Vous êtes en colère au réveil et pour cause : c'est la troisième fois en 5 jours que vous faites un cauchemar à propos de ce satané coronavirus. 

Vous êtes en colère au petit-déjeuner, dès lors que vous tournez le bouton de votre poste de radio et qu'un flot d'informations anxiogènes s'en échappe.

Vous êtes en colère de ne pas être avec votre enfant, votre mère, votre père, en ce jour d'anniversaire...

Vous êtes en colère au balcon, quand une famille entière de voisins, soudainement passionnés par la course, contournent avec tranquillité les règles de confinement pour un jogging collectif.
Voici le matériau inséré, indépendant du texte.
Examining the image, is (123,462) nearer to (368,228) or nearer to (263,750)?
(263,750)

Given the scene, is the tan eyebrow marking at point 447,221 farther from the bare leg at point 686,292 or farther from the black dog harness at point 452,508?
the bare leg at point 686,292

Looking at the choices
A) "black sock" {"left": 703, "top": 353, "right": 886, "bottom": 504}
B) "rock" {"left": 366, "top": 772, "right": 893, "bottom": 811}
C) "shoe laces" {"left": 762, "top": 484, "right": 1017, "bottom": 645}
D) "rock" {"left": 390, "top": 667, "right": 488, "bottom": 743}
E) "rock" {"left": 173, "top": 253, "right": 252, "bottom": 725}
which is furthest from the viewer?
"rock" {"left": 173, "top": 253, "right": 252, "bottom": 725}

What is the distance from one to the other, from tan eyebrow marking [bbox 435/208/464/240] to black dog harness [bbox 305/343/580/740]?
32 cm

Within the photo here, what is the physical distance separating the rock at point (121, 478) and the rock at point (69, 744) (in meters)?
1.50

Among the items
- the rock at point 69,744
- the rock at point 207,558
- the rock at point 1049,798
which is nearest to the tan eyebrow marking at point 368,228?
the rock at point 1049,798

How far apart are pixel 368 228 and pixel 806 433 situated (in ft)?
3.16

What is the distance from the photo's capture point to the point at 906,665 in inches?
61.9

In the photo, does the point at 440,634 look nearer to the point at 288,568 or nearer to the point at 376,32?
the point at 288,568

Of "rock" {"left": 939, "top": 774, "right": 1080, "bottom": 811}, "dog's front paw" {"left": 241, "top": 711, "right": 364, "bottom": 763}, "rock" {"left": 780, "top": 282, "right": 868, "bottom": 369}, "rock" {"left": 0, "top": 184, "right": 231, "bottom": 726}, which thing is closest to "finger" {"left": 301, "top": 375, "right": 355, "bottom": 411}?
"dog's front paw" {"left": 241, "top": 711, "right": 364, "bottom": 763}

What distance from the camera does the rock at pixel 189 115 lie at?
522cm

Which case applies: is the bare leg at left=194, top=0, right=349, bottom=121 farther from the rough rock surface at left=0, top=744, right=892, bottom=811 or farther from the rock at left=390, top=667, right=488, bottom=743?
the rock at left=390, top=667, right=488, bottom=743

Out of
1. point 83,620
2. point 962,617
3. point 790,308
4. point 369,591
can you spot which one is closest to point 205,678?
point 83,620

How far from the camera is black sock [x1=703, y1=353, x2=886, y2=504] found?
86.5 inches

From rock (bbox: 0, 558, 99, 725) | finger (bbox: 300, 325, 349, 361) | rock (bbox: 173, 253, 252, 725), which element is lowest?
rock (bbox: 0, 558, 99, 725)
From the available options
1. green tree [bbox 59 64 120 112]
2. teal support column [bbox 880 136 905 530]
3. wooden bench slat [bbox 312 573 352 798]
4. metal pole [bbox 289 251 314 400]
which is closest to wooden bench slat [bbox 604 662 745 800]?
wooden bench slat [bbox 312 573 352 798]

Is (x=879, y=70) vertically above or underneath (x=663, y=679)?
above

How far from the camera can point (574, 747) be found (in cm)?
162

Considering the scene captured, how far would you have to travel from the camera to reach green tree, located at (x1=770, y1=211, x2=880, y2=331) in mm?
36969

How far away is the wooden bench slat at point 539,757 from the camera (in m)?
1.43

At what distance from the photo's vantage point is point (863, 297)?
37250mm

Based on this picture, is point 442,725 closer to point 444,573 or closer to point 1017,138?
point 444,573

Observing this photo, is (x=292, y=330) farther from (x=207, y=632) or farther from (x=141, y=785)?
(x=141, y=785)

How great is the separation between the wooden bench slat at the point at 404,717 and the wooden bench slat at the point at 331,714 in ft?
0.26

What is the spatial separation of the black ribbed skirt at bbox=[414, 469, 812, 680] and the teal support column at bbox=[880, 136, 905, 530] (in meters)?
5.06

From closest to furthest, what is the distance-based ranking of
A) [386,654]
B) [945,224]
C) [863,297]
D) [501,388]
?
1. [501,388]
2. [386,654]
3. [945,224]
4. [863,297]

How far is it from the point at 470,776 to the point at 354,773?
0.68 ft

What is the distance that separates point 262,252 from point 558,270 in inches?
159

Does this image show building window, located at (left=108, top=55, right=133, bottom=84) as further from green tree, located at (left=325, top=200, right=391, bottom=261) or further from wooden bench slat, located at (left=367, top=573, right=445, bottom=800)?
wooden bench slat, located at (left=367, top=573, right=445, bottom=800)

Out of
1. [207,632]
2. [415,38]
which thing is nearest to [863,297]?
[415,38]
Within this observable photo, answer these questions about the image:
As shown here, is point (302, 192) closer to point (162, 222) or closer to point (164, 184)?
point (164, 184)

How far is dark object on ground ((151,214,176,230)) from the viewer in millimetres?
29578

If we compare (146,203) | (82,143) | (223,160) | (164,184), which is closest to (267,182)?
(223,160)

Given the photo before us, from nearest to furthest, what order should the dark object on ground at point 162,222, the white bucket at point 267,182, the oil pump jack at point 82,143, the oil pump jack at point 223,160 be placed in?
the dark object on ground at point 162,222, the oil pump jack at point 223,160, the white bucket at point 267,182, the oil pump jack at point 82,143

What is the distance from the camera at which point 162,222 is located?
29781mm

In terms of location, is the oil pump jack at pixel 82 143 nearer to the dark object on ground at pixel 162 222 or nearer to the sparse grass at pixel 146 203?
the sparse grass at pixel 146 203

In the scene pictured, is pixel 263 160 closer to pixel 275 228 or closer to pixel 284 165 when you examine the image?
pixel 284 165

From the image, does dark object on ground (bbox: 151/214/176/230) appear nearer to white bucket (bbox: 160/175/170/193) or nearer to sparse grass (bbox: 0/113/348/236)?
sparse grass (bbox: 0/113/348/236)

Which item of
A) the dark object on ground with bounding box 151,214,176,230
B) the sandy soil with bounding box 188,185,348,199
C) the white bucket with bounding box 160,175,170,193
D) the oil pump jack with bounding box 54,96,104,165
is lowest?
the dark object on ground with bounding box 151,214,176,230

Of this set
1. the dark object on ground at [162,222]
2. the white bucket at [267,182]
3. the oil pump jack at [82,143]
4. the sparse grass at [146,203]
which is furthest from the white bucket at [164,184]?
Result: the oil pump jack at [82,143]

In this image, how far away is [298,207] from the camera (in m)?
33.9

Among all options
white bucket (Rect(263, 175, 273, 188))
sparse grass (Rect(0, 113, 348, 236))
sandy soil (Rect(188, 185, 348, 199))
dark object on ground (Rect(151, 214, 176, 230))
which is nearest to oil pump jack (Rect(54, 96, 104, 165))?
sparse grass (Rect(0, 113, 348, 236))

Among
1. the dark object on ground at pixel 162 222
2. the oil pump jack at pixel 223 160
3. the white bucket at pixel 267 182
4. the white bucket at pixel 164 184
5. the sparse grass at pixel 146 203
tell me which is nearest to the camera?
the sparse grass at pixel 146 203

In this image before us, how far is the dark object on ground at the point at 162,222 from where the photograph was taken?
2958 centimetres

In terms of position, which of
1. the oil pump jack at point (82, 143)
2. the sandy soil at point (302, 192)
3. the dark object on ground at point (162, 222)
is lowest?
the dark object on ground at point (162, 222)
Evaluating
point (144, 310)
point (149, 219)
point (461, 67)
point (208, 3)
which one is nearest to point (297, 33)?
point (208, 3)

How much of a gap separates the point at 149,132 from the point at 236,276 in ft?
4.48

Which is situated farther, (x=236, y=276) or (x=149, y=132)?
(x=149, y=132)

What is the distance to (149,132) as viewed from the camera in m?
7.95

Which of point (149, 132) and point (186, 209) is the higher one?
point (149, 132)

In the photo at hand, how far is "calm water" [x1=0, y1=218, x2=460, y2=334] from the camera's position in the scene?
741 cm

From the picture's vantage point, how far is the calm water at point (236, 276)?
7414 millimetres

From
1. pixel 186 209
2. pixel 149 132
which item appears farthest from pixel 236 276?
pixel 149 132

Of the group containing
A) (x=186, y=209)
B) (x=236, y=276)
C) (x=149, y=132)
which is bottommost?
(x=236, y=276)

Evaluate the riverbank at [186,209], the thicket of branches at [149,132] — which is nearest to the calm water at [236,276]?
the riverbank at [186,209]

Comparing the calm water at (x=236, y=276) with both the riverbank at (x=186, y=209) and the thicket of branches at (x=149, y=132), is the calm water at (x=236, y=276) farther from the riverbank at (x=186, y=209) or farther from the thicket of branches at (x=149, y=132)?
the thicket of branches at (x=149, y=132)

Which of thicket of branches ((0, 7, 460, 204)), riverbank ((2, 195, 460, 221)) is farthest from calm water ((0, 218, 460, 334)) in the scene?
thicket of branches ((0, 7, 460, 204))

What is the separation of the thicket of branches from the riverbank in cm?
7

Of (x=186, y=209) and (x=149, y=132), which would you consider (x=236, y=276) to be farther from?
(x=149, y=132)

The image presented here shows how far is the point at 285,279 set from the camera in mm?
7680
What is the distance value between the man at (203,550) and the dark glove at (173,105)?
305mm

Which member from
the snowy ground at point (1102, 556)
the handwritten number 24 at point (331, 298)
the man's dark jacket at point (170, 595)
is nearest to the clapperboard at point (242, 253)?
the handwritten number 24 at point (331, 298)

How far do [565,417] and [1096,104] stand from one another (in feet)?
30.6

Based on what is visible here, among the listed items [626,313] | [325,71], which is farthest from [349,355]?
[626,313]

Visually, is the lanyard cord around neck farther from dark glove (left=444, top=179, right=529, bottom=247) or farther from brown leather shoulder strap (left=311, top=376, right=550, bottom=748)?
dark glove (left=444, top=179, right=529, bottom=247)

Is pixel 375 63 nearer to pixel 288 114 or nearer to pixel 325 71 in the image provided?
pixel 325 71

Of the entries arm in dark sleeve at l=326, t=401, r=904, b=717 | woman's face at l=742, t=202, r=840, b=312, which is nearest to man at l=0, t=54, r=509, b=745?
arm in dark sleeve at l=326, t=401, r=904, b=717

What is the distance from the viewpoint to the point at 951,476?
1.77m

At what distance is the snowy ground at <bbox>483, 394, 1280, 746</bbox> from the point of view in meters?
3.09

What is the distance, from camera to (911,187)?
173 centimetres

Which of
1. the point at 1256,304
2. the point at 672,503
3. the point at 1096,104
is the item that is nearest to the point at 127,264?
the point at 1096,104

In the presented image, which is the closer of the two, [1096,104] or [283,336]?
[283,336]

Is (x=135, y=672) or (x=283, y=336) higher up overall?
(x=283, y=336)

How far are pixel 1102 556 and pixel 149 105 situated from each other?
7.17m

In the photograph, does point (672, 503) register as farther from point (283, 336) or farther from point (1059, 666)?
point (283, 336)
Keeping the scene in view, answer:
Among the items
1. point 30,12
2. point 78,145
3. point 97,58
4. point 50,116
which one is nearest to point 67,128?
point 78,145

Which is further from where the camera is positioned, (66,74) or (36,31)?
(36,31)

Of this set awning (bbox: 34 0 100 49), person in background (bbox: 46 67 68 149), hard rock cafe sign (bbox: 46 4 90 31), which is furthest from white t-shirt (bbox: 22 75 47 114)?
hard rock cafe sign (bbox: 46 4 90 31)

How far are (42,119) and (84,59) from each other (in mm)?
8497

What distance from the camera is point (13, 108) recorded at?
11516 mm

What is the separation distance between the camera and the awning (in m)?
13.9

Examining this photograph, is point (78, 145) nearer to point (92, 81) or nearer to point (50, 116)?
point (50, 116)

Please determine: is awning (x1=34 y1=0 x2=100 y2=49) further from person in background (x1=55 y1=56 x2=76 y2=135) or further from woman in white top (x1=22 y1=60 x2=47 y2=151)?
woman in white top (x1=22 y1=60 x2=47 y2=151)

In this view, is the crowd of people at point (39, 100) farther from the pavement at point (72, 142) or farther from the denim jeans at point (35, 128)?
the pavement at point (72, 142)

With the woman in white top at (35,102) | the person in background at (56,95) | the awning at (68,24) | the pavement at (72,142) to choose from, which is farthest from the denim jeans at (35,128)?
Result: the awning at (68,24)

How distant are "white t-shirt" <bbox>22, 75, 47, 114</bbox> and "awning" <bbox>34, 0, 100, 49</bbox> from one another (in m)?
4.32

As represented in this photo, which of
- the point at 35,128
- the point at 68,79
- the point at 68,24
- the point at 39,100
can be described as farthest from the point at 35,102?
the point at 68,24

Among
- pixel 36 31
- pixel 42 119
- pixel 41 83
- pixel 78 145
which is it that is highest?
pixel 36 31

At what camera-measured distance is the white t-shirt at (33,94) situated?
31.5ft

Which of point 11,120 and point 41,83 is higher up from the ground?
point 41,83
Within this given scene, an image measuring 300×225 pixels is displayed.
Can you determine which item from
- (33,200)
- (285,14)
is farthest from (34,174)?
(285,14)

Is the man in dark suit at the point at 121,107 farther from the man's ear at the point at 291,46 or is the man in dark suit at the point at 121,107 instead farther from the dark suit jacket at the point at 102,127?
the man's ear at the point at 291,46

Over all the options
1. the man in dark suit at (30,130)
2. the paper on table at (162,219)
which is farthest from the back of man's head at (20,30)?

Vous êtes en colère dans vos pensées, quand vous divaguez jusqu'à vous questionner : "La seule manière scientifique de ralentir une pandémie en 2020 est-elle donc d'implorer les gens de ne plus bouger ?".

Vidéo du jour

Vous êtes en colère lorsque vous tombez sur l'image bouleversante d'un Italien infecté par la maladie, prêt à mourir, en FaceTime pour un dernier au revoir virtuel aux siens. Colère profonde, peine plus grande encore.

Vous voilà en colère aussi lorsque vous apprenez qu'une infirmière dévouée a été chassée de son immeuble par des co-propriétaires inquiets d'être contaminés.

En colère encore contre votre compagnon et sa manière d'appréhender la situation avec légèreté. De grignoter à n'importe quelle heure alors que les sorties pour ravitaillement sont limitées. 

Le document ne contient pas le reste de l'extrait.